- [WORK TO COMPLETE] Reproduce word for word the line holding "第33话 收买敌人眼线 第160页" and all lines after it in the data, through the end, leaving out pictures.

Source records

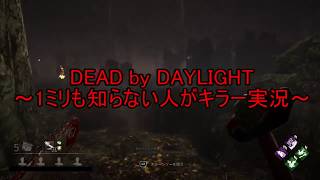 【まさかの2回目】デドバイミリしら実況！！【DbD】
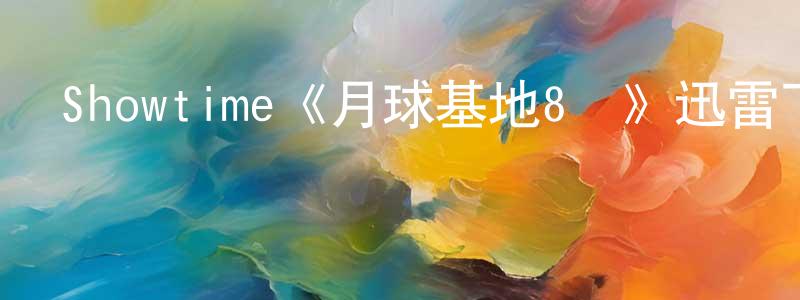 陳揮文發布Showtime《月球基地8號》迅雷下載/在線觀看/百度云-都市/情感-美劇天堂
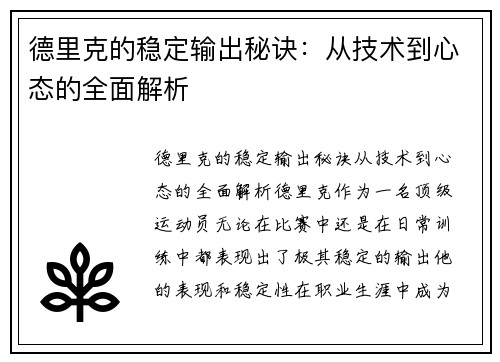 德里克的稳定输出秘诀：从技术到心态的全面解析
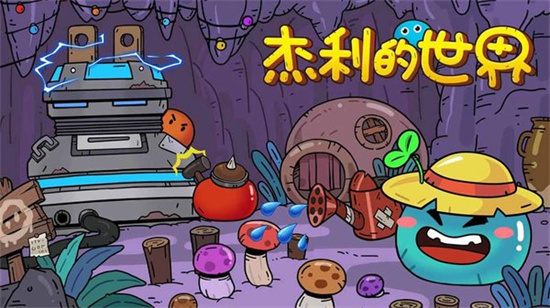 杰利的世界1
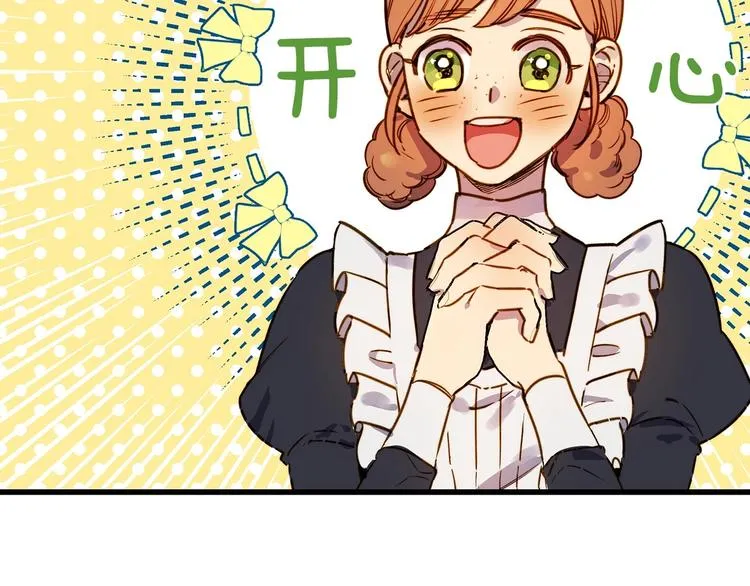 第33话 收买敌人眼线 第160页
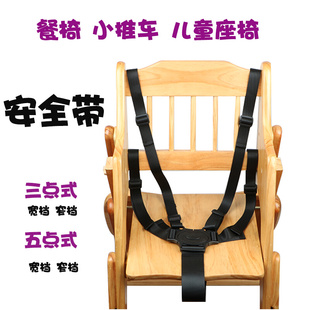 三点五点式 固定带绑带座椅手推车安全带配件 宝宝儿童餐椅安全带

- [ANSWER TO THIS TASK]
 第33话 收买敌人眼线 第160页
 三点五点式 固定带绑带座椅手推车安全带配件 宝宝儿童餐椅安全带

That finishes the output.